Deploy pipeline — coaching user permissions
The admin Deploy page runs shell steps as the same Unix user as the Next.js / pm2 process (typically coaching). Below is what that user must be allowed to do.
Node.js version (npm warn EBADENGINE)
package.json declares "engines": { "node": ">=22.0.0", "npm": ">=10.0.0" }. Some Prisma tooling also expects Node ≥ 22.
If production runs Node 20 (or older), npm install during Deploy prints EBADENGINE Unsupported engine — npm still installs by default, but you are outside the supported range and should upgrade.
Fix on the server
- Install Node.js 22 LTS (same major for shell and pm2 — pm2 uses the
nodebinary it was started with).
Option A — nvm (as coaching or deploy user):
curl -o- https://raw.githubusercontent.com/nvm-sh/nvm/v0.40.1/install.sh | bash
source ~/.nvm/nvm.sh
nvm install 22
nvm alias default 22
node -v # v22.x
Option B — NodeSource / distro packages — use your distribution’s Node 22 packages so /usr/bin/node is v22.
-
Reinstall globals if needed (
npm i -g pm2), thenpm2 restart/pm2 reloadthe app from the same environment wherenode -vis 22. -
Optional: enforce engines in CI with
engine-strict=truein.npmrc— not recommended on the server until Node is upgraded.
Do not “fix” only package.json engines
Lowering engines to Node 20 silences the warning for coach-studio, but transitive packages (e.g. @prisma/streams-local) can still report EBADENGINE until Node is actually ≥ 22.
If PM2 runs under systemd, put the Node bin directory first in the unit PATH — see PM2 systemd and Node.js.
Repository and generated files
- Read/write on the whole clone (e.g.
/var/www/coaching), including: documentation/site/— recreated bymkdocs buildon each deploy.- Prefer ownership of the clone by
coachingso builds never requiresudofor writing HTML.
What each step needs
| Area | Requirement |
|---|---|
| Git / npm / Node / Prisma / Next | Commands on PATH; no extra Unix privilege. |
MkDocs (documentation/build-from-deploy.sh) |
python3, python3 -m pip, write permission under documentation/site/. Optional write access for pip installs (see next section). |
Systemd cron (deploy/cron/install-from-deploy.sh) |
sudo only if you configured passwordless install.sh — see deploy/cron/README.md. Otherwise the step prints SKIP and exits successfully. |
Python / pip and --break-system-packages
The deploy script runs:
python3 -m pip install -r documentation/requirements.txt --break-system-packages -q
mkdocs build -q
On recent Debian / Ubuntu, system Python is marked externally managed (PEP 668), so pip install without a venv fails unless you use --break-system-packages or a virtual environment.

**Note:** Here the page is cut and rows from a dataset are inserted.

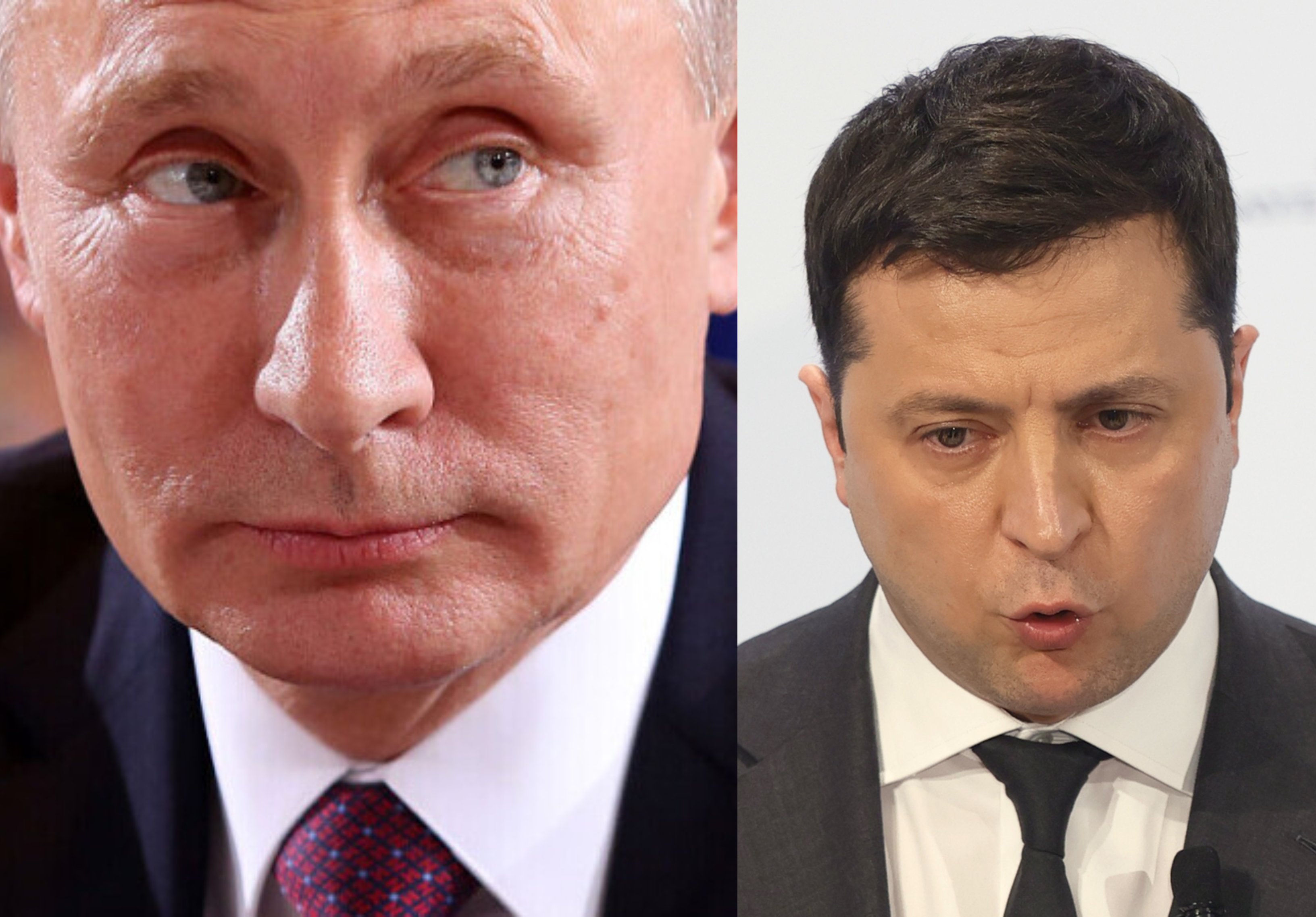 Zelenski: Ucraina ia în considerare ruperea relaţiilor diplomatice cu Rusia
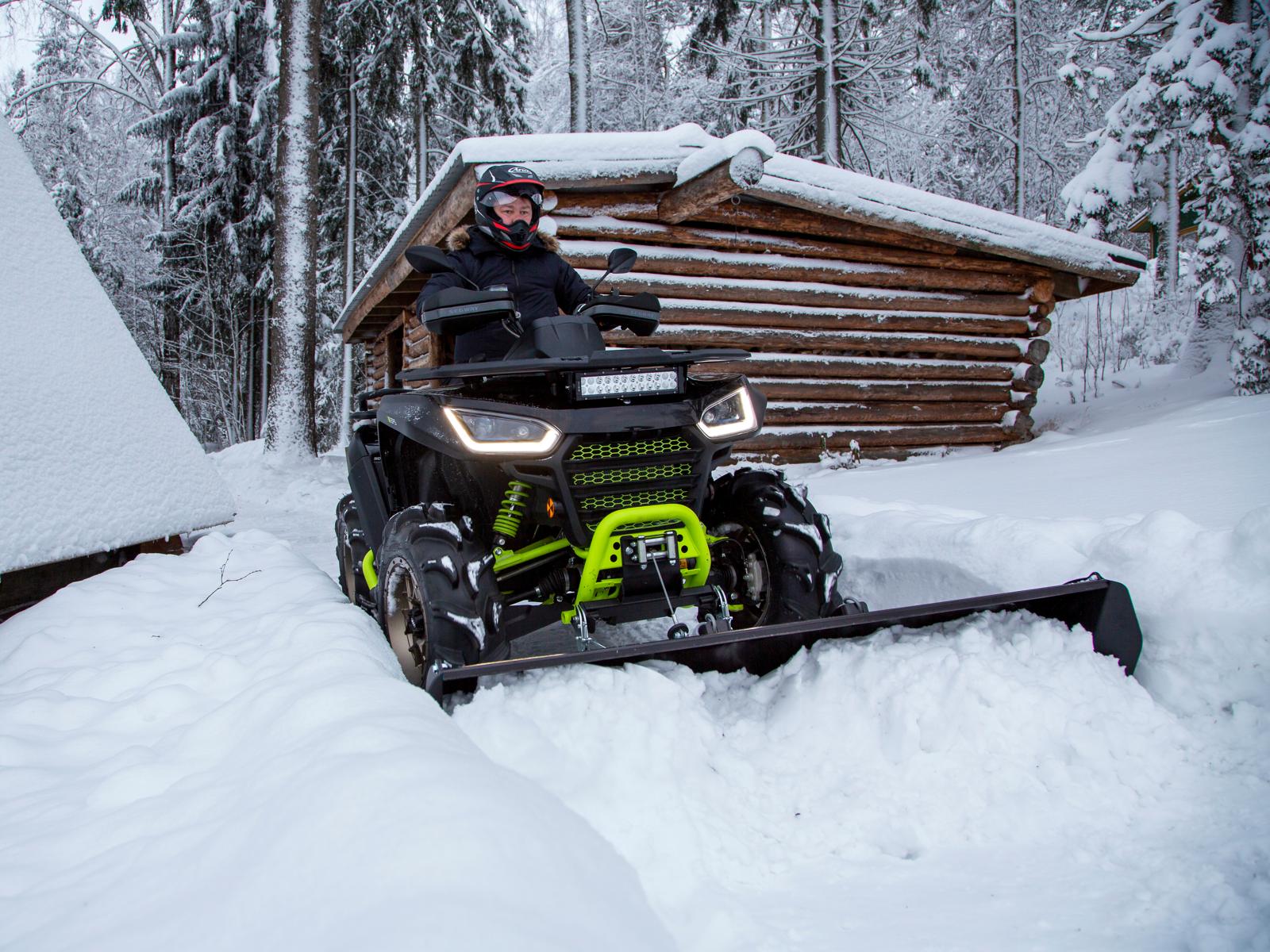 Snarler Lumilevysarja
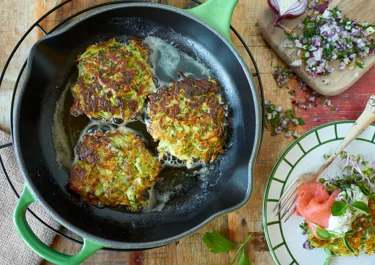 Kartoffelpandekager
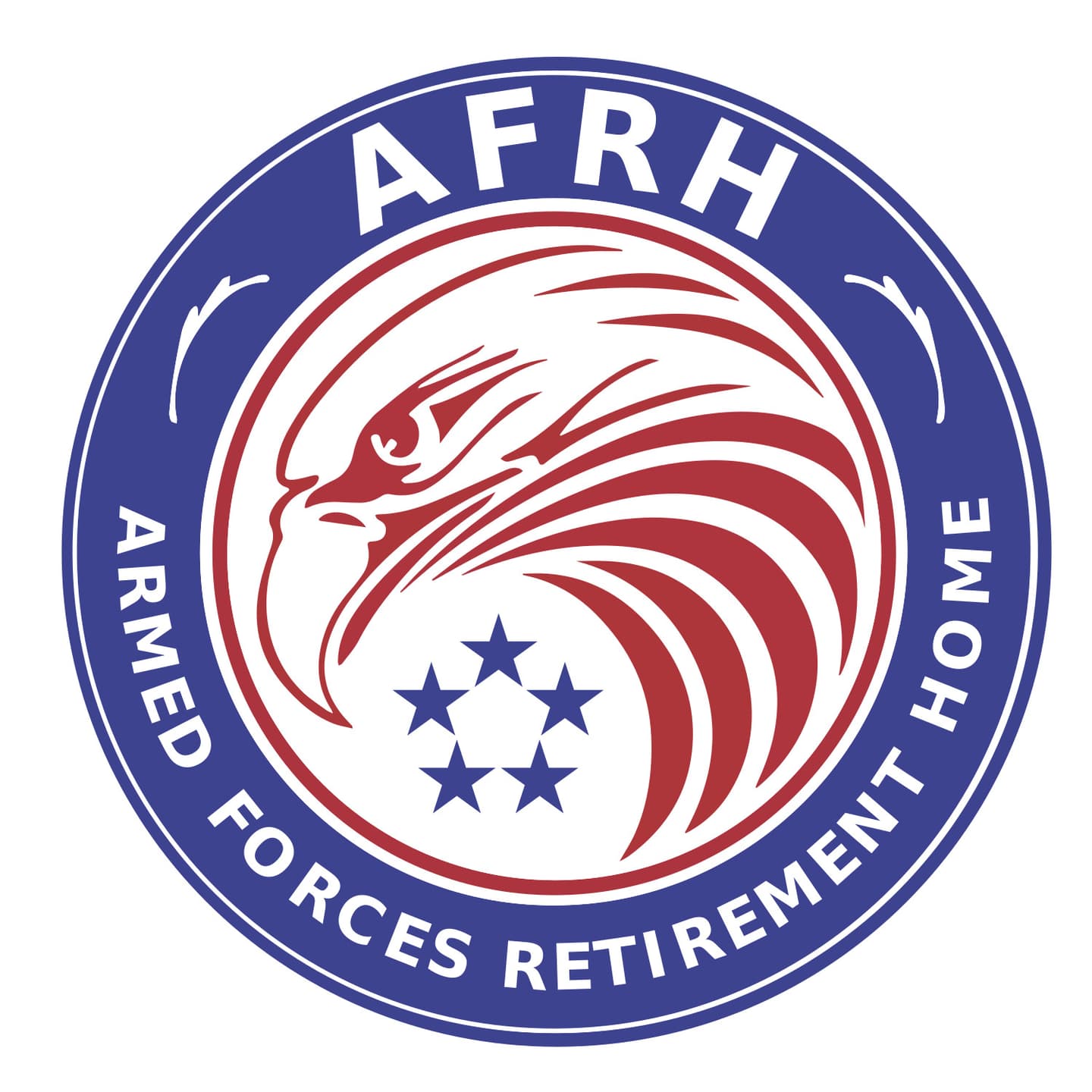 Armed Forces Retirement Home - Washington DC logo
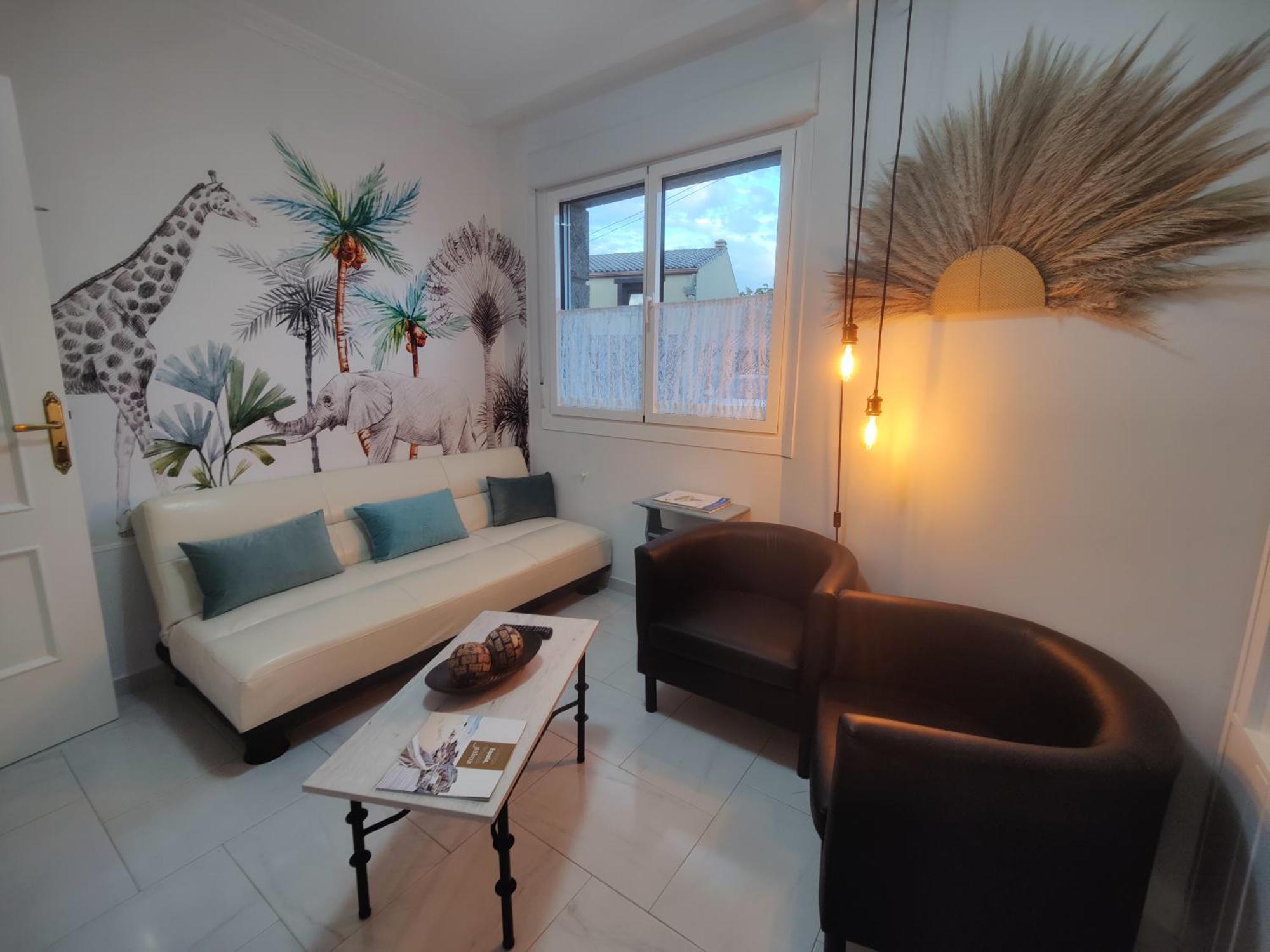 Apartmán Aldea Y Playa O Grove Exteriér fotografie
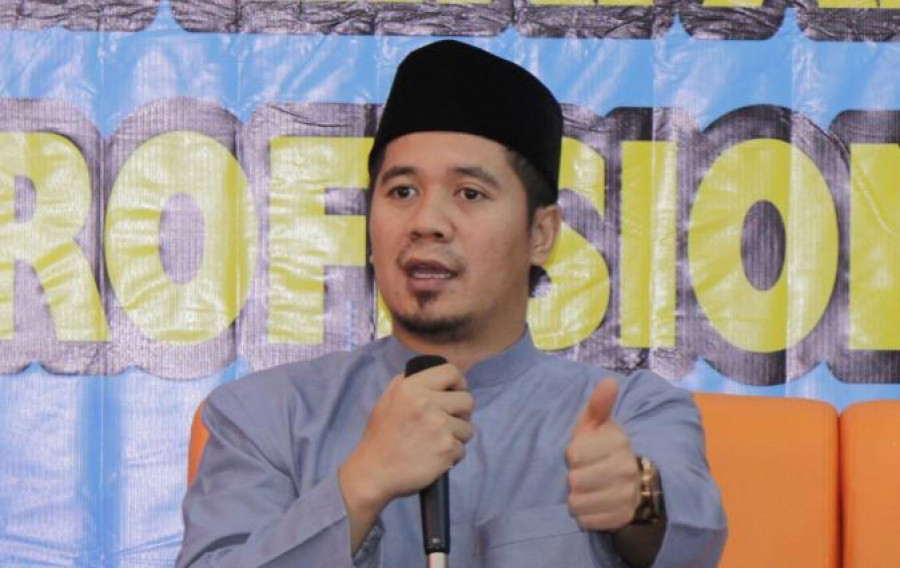 Bakal Calon Wali Kota Balikpapan, Yaser Arafat. (Foto: Istimewa)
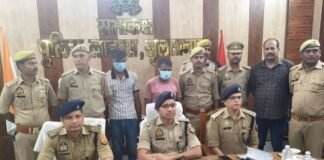 UP: स्कूल में चोरी की साजिश बनी डबल मर्डर की वजह, प्रिंसिपल दंपती की हत्या में दो गिरफ्तार
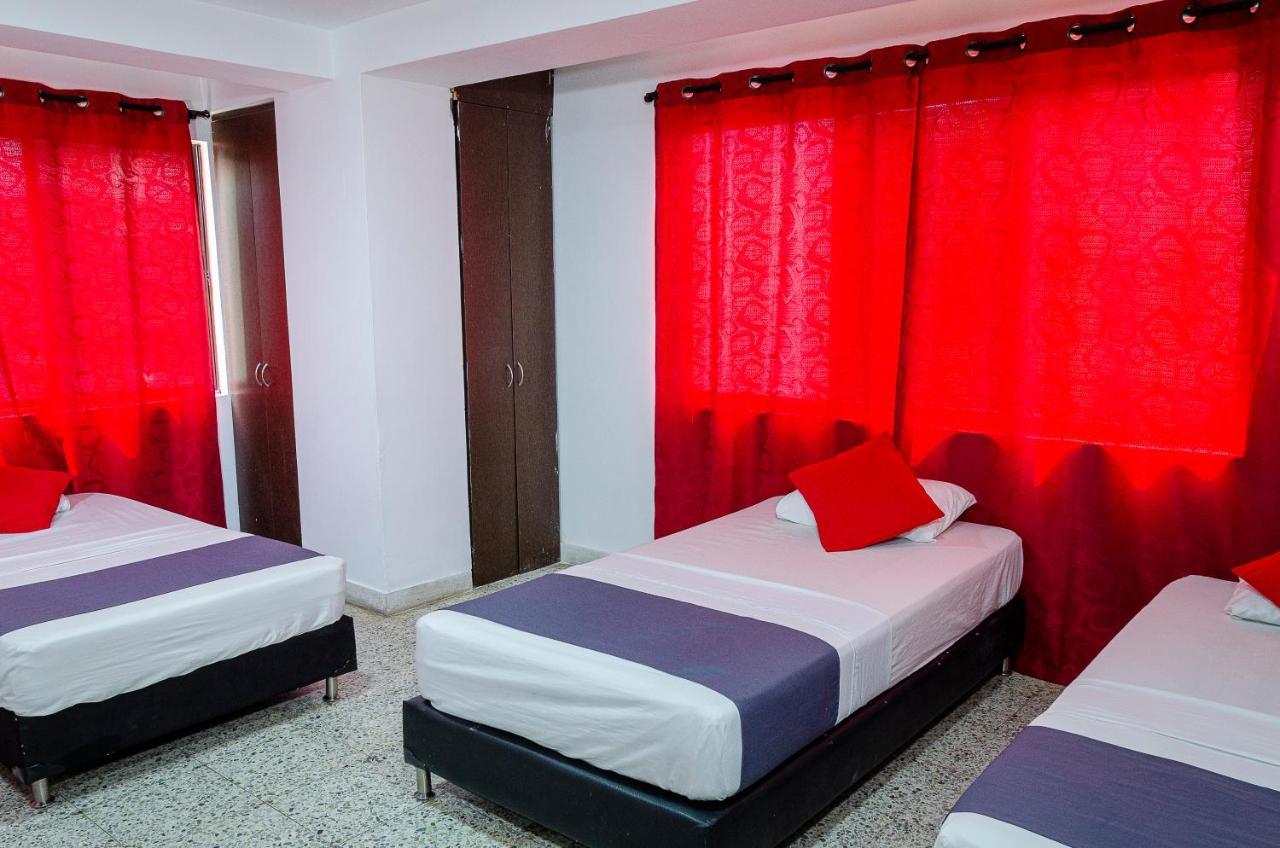 Hotel Jc 43 Medellín Exteriér fotografie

Using the flag lets the coaching user install MkDocs, mkdocs-material, and mkdocs-static-i18n into that Python environment without sudo. Trade-off: those packages live in the shared Python install used by python3 (often acceptable on a dedicated app server).
Isolation alternative
For stricter isolation, create documentation/.venv once (as coaching), pip install -r requirements.txt inside it, and change documentation/build-from-deploy.sh to source .venv/bin/activate before mkdocs build, without --break-system-packages.
Summary
| Privilege | Needed for |
|---|---|
Normal user (coaching) owning the repo |
Git pull, npm, Next build, MkDocs output, pm2 reload |
pip install … --break-system-packages |
MkDocs dependencies on PEP 668 hosts without a venv |
Passwordless sudo for deploy/cron/install.sh only |
Optional — refresh systemd timer units during deploy |
Root (sudo) is not required for the documentation build if coaching can write documentation/site/.